Segment Start: Study text

Movies Music

Sita Singing the Blues at the Pacific Cinémathèque

February 21, 2012

One of my earliest memories of childhood was attending potlucks and ‘family parties’ with various friends, and relatives, of my parents generation, mostly occurring at the household or within the community buddhist’s temple of the Vancouver-based, Southeastern Thai population.

As you may already be aware of, there is a distinctive lack of younger peers at these events, my interests at these social ‘parties’ turned towards the well-stocked bookshelves and libraries of whomever household’s we were inhabiting for the evening.

It was during my 11th year that I discovered the Ramayanadha , an ancient Sanskrit epic that focuses on the adventures of various figures within the Hindu mythological pantheon. And while the subject may have been beyond my grasp of knowledge and understanding at the time, opening the ‘tome and discovering these rich histories of heroes and trickster figures, in illustrations and descriptive stories, is still one of my most cherished memories.

In 2008, there was an animation-film adaptation of the epic from the perspective of Sita/Lakshimi, the lover of Rama/Vishnu and, due to the Creative Commons license, I was fortunate to have the opportunity to watch the entire series via Youtube.

Segment End: Study text
Segment Start: Information given

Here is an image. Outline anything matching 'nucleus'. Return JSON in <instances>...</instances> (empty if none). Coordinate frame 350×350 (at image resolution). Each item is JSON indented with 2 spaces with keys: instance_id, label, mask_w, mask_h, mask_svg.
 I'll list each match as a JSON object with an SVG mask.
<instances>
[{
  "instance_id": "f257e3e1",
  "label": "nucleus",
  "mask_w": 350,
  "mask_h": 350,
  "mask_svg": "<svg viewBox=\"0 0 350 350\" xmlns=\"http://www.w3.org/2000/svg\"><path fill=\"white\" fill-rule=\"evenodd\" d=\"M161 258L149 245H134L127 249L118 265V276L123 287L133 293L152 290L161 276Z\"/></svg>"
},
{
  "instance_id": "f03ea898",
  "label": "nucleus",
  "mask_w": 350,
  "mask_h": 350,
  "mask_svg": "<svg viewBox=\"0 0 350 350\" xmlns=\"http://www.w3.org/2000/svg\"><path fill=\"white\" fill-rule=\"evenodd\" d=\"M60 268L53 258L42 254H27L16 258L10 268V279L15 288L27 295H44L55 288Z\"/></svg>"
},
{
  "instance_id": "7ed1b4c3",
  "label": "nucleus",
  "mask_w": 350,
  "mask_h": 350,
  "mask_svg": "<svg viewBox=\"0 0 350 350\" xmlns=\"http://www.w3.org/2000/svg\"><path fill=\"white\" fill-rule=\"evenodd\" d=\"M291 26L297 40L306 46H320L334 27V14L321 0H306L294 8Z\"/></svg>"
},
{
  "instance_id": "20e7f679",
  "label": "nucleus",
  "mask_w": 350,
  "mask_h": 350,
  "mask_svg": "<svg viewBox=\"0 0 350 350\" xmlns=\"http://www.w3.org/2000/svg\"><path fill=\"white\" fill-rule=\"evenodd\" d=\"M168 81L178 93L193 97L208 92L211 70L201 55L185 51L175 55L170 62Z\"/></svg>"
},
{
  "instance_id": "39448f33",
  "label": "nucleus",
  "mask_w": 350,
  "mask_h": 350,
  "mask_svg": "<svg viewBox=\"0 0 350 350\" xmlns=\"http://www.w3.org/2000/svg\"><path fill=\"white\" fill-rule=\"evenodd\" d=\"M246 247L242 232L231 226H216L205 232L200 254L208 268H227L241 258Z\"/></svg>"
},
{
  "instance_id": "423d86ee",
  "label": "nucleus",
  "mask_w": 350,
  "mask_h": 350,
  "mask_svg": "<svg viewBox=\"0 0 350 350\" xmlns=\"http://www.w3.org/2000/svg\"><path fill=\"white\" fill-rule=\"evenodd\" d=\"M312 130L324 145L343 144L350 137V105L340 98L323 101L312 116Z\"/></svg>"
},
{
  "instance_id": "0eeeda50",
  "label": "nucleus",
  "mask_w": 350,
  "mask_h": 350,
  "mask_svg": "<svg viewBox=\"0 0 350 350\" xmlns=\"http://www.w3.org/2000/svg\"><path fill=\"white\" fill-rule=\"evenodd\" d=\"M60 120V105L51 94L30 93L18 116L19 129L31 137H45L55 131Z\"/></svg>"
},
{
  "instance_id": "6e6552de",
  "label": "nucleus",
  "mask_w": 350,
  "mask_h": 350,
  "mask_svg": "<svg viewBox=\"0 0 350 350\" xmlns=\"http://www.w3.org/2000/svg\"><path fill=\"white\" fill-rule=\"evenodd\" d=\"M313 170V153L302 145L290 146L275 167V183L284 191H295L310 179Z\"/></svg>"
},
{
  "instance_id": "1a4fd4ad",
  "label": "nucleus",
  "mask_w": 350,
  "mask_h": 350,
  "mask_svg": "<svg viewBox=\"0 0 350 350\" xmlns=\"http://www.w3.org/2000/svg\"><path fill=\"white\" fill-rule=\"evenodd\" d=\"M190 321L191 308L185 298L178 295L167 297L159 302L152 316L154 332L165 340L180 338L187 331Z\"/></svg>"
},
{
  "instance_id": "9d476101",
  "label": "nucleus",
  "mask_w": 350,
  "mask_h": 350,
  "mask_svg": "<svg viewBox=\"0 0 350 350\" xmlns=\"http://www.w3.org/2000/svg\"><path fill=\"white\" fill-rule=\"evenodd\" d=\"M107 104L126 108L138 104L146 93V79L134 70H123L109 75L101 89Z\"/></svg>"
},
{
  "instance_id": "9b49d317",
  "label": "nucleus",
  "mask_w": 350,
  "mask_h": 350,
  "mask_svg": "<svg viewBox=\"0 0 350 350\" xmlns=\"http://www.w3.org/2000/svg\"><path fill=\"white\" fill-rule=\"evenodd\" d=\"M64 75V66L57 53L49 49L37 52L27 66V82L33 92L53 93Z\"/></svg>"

Segment End: Information given

Exercise tasks →
**a.** In the post about the film screening, rewrite everything from "Movies Music" down to "Southeastern Thai population.", changing "potlucks" to "dinners".
**b.** Extend the post about the film screening past its final sentence.

Answers by item number →
**a.**
Movies Music

Sita Singing the Blues at the Pacific Cinémathèque

February 21, 2012

One of my earliest memories of childhood was attending dinners and ‘family parties’ with various friends, and relatives, of my parents generation, mostly occurring at the household or within the community buddhist’s temple of the Vancouver-based, Southeastern Thai population.

**b.**
This week, almost 4 years later since first launched, the film will be showcasing at the Pacific Cinémathèque between Wednesday, February 22, 2012 (8:30pm) and Thursday, February 23, 2012 (8:30pm). Sadly, I will be working on a last-minute digital narratives project for my interaction design class, but if you have a few free hours to spare in a mid-week evening, this movie will dazzle you with the colorful animation and 1920s snappy jazz music.

Official Review

USA 2008. Director: Nina Paley
Voices: Reena Shah, Debargo Sanyal, Aseem Chhabra, Bhavana Nagulapally, Manish Acharya, Nina Paley

In the ancient Sanskrit epic The Ramayana, Hindu goddess Sita is separated from, and then scorned by, her beloved husband Ram. In contemporary New York, Nina (filmmaker Nina Paley) receives an email from her husband, who has recently moved to India. Subject: DUMPSVILLE. Two women, separated by centuries, feel an irresistible urge to sing the blues — with the voice of 1920s jazz torch singer Annette Hanshaw.

Before Sita Sings the Blues, the longest animated film Paley had made ran but four minutes; for five years after her break-up, she toiled on her home computer to craft this 82 minutes of dazzling animation.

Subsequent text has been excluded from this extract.